Personas luz

La naturaleza mezcla tanto y crea tanto, que me tiene fascinada. No logro acostumbrarme a esa gran artista. Quiero parecerme a ella, por eso he dejado atrás un presente que ahora es pasado y he venido aquí, a crear. Creer, crear, al final sólo cambian letras. Como en mis escritos.

Creo en nosotros, creo en la naturaleza, y creo que somos buenos. Que nuestras almas son buenas, que nuestros ojos brillan porque somos partes de estrellas, y que nuestro corazón es puro. Salvo cuando elegimos el peor camino, y sufrimos una metamorfosis que asusta, que transforma, y que crea y destruye a la vez. Perdemos la luz, apagamos nuestra alma, y odiamos. Odio y terror. Cuando nos volvemos eso, me entran ganas de llorar, porque no lo comprendo. No sé qué ocurre para que la pureza se vea transformada en un instinto que no se asemeja al animal, un instinto que tal vez ha aparecido de otra galaxia, un instinto que nunca sabremos de dónde sale...

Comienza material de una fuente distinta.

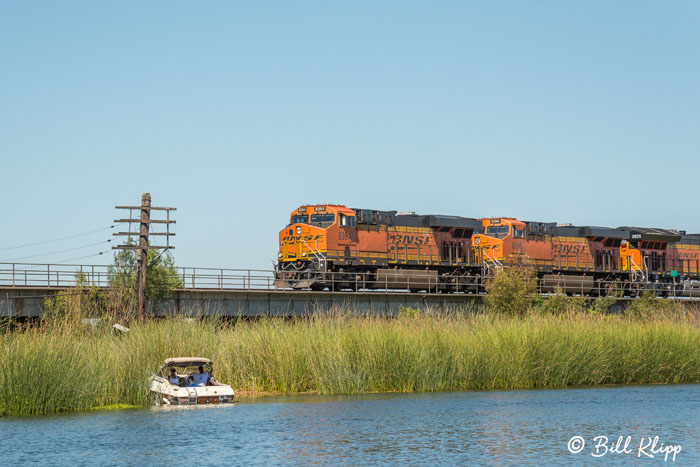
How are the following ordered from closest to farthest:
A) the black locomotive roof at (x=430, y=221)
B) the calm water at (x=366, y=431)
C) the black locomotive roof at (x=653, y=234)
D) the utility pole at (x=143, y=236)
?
the calm water at (x=366, y=431)
the utility pole at (x=143, y=236)
the black locomotive roof at (x=430, y=221)
the black locomotive roof at (x=653, y=234)

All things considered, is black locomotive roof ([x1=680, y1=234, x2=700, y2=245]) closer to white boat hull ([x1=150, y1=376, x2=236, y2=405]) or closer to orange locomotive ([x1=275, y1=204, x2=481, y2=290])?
orange locomotive ([x1=275, y1=204, x2=481, y2=290])

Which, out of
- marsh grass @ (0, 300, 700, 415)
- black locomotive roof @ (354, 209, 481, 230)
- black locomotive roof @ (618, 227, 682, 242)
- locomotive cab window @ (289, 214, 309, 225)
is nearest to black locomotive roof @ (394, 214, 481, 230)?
black locomotive roof @ (354, 209, 481, 230)

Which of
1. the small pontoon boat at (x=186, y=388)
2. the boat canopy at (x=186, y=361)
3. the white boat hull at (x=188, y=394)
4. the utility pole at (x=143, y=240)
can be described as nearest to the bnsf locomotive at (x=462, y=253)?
the utility pole at (x=143, y=240)

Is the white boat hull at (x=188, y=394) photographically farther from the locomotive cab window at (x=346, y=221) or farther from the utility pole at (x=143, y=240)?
the locomotive cab window at (x=346, y=221)

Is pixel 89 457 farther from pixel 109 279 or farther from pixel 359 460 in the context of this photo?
pixel 109 279

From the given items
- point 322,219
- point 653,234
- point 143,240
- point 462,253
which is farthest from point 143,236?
point 653,234

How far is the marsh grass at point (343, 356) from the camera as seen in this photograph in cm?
2712

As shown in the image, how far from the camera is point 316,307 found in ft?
164

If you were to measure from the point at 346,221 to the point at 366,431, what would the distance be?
30195 mm

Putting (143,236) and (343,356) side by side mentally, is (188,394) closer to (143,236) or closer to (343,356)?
(343,356)

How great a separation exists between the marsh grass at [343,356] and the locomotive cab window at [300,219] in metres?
18.4

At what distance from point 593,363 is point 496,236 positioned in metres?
26.5

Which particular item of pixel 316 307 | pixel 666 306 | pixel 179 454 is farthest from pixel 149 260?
pixel 666 306

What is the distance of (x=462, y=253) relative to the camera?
60.4 meters
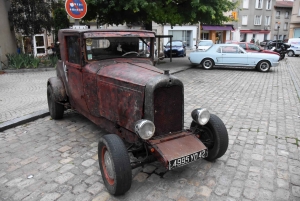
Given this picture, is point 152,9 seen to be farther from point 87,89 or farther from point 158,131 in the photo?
point 158,131

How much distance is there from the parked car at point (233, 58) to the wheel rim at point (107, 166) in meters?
12.2

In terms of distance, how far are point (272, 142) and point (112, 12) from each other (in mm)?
10793

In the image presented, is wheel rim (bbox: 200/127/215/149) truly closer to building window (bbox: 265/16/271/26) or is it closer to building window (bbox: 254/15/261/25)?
building window (bbox: 254/15/261/25)

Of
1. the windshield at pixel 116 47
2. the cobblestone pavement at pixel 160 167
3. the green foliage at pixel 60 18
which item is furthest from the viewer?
the green foliage at pixel 60 18

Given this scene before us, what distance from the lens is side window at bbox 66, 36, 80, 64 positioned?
4473mm

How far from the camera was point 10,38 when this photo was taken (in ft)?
47.4

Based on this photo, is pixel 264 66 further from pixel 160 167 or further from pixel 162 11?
pixel 160 167

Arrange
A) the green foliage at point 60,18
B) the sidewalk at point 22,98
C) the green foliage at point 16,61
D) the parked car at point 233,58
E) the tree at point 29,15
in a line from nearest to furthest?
1. the sidewalk at point 22,98
2. the green foliage at point 16,61
3. the parked car at point 233,58
4. the green foliage at point 60,18
5. the tree at point 29,15

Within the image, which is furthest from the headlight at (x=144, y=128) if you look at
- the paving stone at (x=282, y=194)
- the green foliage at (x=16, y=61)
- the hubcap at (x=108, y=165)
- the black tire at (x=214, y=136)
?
the green foliage at (x=16, y=61)

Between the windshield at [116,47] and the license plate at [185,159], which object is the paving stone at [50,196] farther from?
the windshield at [116,47]

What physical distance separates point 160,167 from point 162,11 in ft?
34.6

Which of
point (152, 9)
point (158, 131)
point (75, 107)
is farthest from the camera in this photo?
point (152, 9)

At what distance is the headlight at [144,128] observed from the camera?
3.02 m

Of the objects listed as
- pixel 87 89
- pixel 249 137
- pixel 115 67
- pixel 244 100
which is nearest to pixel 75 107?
pixel 87 89
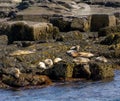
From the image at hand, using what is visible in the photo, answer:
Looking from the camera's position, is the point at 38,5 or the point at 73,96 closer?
the point at 73,96

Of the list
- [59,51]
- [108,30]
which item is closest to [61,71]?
[59,51]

El viento nos balancea con fuerza y rompo a llorar. No puedo sacarme de la cabeza a todos esos seres humanos, si es que ese nombre se ajusta a sus características, que son malos. Malos en el peor sentido de la palabra. Malos que asustan. Malos reales, que no salen de las pesadillas porque en verdad nos rodean...parpadeo. Siento que yo tengo la suficiente fuerza interior para no dejarme apagar.

Trazo líneas invisibles en el fondo del cielo azul, y cuando el brazo se me cansa, bajo a deslizar suavemente mis dedos por la hierba. Esto es lo que me mantiene viva, esta energía tan bonita. Tú estás parado, observando, y yo te dedico todas estas palabras. Muchas veces es mejor alguien que sepa escuchar aunque no pueda hablar, al menos no a mi manera. Tú eres especial, tienes el maravilloso don de hacerme sentir bien con sólo existir.

Permito que una abeja se me pose en el brazo, cierro los ojos y siento; justo como haces tú. Respiro, una y otra vez, consciente e inconscientemente. Existo, vivo, soy. Tres palabras clave. Noto el zumbido del pequeño bicho, que se aleja y escucho también tu respiración. Me pego a ti, te abrazo, y dejo que me traspases toda esa luz que llevas. Que fluya, que ella sola venga a mí. Sin necesidad de movimiento, sin necesidad de esfuerzo, solo dejándola ir.

Me siento más libre que nunca, más fuerte que nunca, y más pura que nunca. Soy consciente del proceso evolutivo que empecé nada más tomar la decisión que tomé. Nada más rodearme de energías inmaculadas. De vidas puras.

Aunque sea la única persona en este lugar, aunque me sienta sola, estoy acompañada siempre, por muchísimas vidas, no importa lo diminutas que sean. La vida me rodea, nos rodea, a pesar de que nos empeñamos muchas veces en matarla, en acabar con ella.

Estoy rodeándote a ti, un gran roble, fuerte y viejo. A su vez, me rodean las briznas de hierba y algunas florecillas. El viento sigue soplando con intensidad y empiezo a llenarme.

Alguna especie de magia se está colando en mi interior. Tal vez ese es nuestro propósito en la vida, ser personas luz. Ser personas arte. Ser personas buenas.